== SELECTION ==
April 5th, 2011 by Troy Goodfellow · AAR, MMO, Rift

Let’s start with the fact that I am not an MMO player. Sure, I’ve dabbled. Experimented even. WoW. Anarchy Online. LotRO. But the genre doesn’t really speak to me unless I am running around a world with people I already know. Scheduling sucks (as any 3MA listener knows) and all of my friends are adults with adult responsibilities, and unless we can all agree at the beginning that we will kill monsters on a specific night of the week, then it’s not going to happen. Kudos to Julian Murdoch for always being able to raze Azeroth on Monday nights.

So when Bruce Geryk said “Hey, let’s play Rift,” I was not immediately excited. First, though I love playing games with Bruce, his schedule doesn’t lend itself to structured play. There would be a lot of “Are you able to play now?” talk and then we would get tired of that and we wouldn’t be able to find out where any of our other friends were…

But it’s Bruce. My homeboy. And when he says “I want to be a chloromancer”, you can’t exactly say no. It’s just too ridiculous to not want to see that even if neither of us really knew what a chloromancer was.

== GIVEN EXERCISE ==
Please write out the passage of the Rift post above word for word, starting with "Let’s start with" and going on through "on Monday nights.".

(Records from a collection)
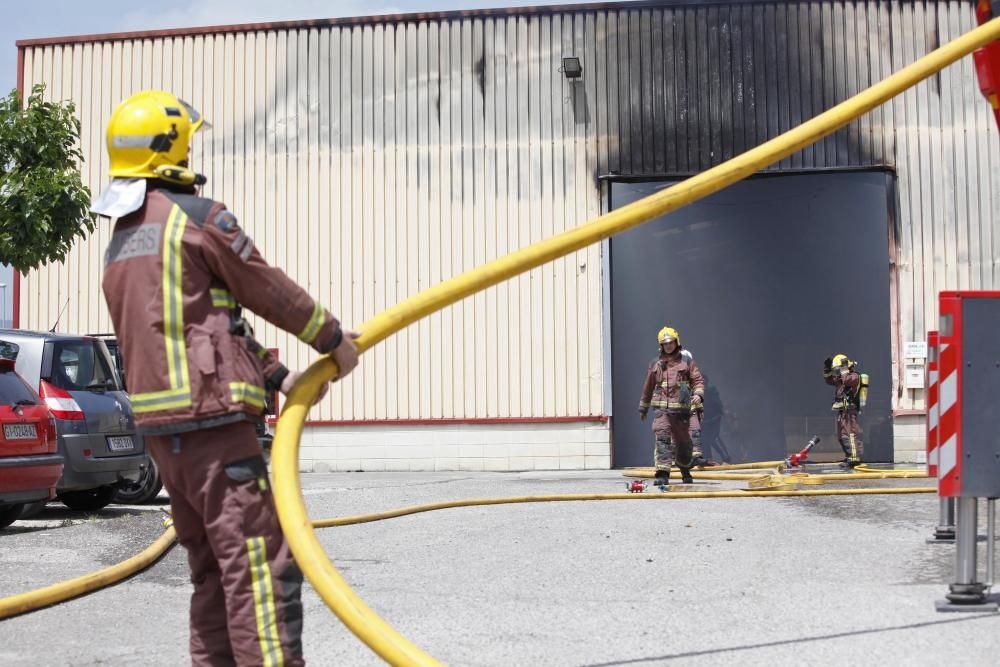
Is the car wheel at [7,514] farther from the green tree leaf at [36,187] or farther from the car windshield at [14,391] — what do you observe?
the green tree leaf at [36,187]

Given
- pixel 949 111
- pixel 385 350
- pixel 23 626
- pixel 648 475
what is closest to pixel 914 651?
pixel 23 626

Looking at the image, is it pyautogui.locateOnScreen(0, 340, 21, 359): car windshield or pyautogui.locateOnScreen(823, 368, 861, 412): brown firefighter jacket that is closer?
pyautogui.locateOnScreen(0, 340, 21, 359): car windshield

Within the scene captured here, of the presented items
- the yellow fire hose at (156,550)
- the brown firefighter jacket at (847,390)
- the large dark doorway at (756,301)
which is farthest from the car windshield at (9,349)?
the brown firefighter jacket at (847,390)

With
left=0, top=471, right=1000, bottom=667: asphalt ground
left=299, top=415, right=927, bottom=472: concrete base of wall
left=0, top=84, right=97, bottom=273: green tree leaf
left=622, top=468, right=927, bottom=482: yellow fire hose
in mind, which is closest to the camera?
left=0, top=471, right=1000, bottom=667: asphalt ground

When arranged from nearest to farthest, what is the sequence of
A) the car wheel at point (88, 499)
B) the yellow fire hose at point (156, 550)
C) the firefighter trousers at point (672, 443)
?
1. the yellow fire hose at point (156, 550)
2. the car wheel at point (88, 499)
3. the firefighter trousers at point (672, 443)

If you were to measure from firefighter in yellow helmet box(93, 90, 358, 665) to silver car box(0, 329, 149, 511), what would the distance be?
7226 millimetres

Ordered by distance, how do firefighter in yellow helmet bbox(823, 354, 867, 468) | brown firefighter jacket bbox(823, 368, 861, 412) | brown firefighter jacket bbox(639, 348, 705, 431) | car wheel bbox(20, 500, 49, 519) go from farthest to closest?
brown firefighter jacket bbox(823, 368, 861, 412) → firefighter in yellow helmet bbox(823, 354, 867, 468) → brown firefighter jacket bbox(639, 348, 705, 431) → car wheel bbox(20, 500, 49, 519)

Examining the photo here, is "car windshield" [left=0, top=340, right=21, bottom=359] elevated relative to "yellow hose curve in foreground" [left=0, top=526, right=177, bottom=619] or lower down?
elevated

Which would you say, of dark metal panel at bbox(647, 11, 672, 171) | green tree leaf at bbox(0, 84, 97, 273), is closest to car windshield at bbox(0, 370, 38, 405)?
green tree leaf at bbox(0, 84, 97, 273)

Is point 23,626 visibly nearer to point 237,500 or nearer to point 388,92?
point 237,500

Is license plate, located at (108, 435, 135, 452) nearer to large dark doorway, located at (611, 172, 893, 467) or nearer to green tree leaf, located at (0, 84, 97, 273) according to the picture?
green tree leaf, located at (0, 84, 97, 273)

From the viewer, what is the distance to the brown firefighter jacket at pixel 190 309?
3488 mm

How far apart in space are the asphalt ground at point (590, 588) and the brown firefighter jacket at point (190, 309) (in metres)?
1.72

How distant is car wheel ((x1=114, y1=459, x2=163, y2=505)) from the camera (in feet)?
39.9
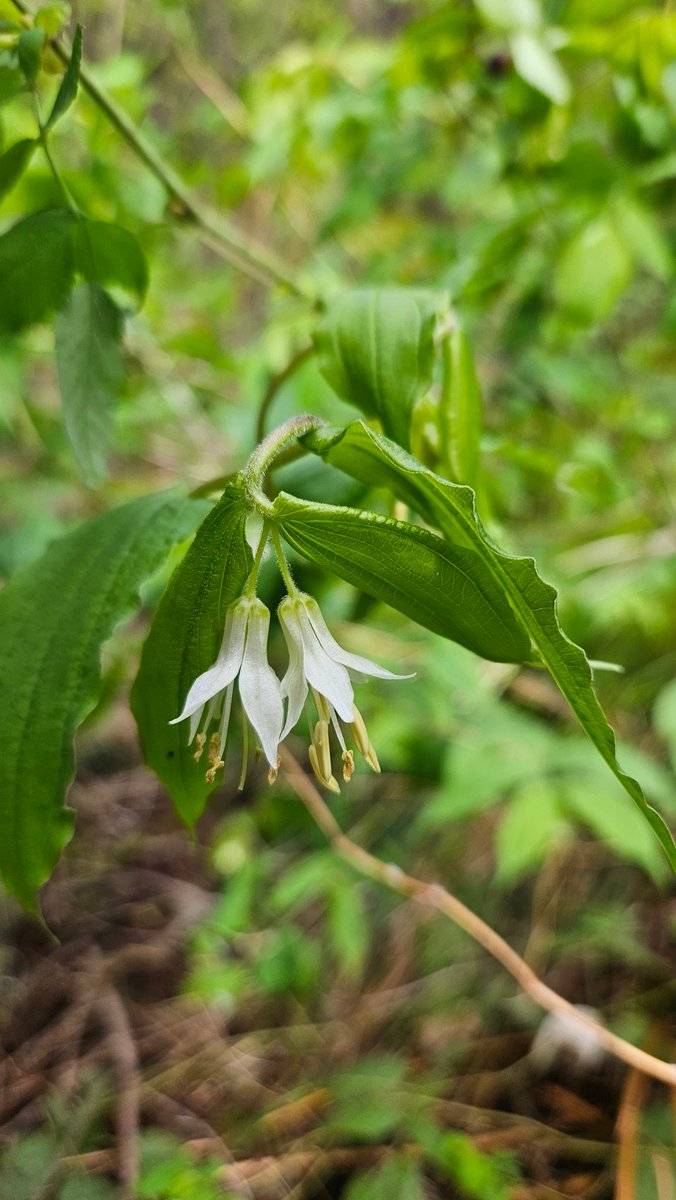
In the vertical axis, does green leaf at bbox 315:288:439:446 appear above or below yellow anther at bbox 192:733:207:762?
above

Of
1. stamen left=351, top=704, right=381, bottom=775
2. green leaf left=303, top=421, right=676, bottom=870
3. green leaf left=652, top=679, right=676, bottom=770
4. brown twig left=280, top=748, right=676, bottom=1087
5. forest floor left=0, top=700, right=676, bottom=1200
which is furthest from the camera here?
green leaf left=652, top=679, right=676, bottom=770

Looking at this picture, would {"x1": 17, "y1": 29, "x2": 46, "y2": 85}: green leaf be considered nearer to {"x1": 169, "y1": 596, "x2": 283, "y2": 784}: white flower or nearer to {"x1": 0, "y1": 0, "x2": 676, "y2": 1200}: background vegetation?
{"x1": 0, "y1": 0, "x2": 676, "y2": 1200}: background vegetation

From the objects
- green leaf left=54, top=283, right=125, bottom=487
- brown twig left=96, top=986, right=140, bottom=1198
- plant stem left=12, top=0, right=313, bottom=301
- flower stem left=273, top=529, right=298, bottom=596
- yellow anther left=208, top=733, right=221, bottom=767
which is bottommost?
brown twig left=96, top=986, right=140, bottom=1198

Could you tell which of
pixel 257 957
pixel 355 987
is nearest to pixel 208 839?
pixel 257 957

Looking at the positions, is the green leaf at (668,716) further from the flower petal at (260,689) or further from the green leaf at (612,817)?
the flower petal at (260,689)

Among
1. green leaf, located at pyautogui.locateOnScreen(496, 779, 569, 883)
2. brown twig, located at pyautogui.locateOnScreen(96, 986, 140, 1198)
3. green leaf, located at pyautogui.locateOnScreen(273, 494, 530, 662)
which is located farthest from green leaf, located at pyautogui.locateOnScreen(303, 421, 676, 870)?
brown twig, located at pyautogui.locateOnScreen(96, 986, 140, 1198)
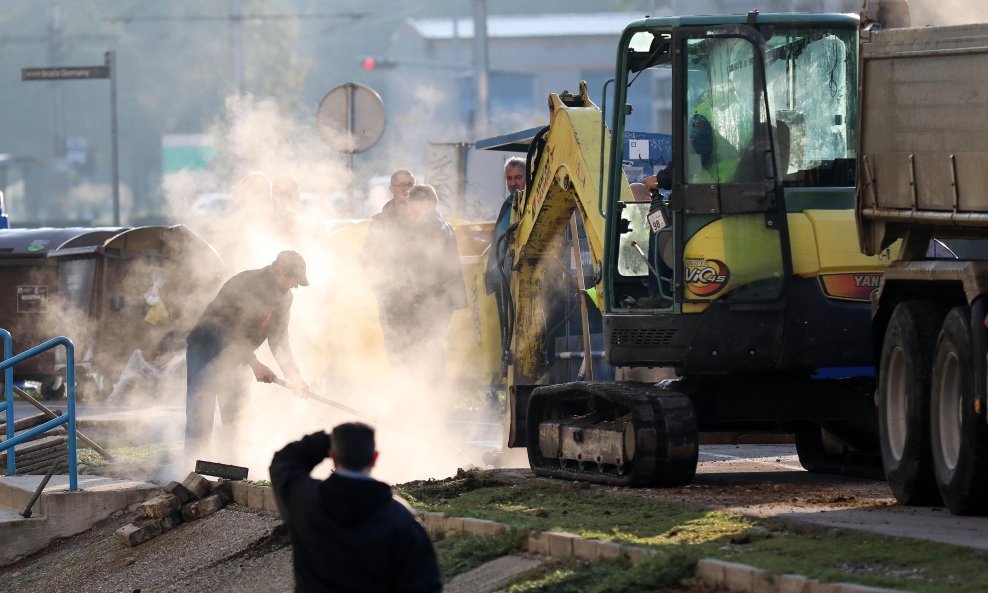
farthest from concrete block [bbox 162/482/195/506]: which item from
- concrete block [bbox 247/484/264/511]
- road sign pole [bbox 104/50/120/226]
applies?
road sign pole [bbox 104/50/120/226]

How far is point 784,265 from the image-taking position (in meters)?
11.1

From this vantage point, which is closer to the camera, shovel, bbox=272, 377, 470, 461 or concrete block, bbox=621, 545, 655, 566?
concrete block, bbox=621, 545, 655, 566

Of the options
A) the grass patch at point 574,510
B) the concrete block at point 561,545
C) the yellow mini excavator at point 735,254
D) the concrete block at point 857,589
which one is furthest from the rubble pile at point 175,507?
the concrete block at point 857,589

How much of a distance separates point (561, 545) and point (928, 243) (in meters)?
2.67

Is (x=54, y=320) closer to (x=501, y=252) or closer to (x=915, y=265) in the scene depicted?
(x=501, y=252)

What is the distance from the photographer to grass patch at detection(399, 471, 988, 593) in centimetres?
716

== SOLUTION TO THE EXERCISE ==
Let’s start with the fact that I am not an MMO player. Sure, I’ve dabbled. Experimented even. WoW. Anarchy Online. LotRO. But the genre doesn’t really speak to me unless I am running around a world with people I already know. Scheduling sucks (as any 3MA listener knows) and all of my friends are adults with adult responsibilities, and unless we can all agree at the beginning that we will kill monsters on a specific night of the week, then it’s not going to happen. Kudos to Julian Murdoch for always being able to raze Azeroth on Monday nights.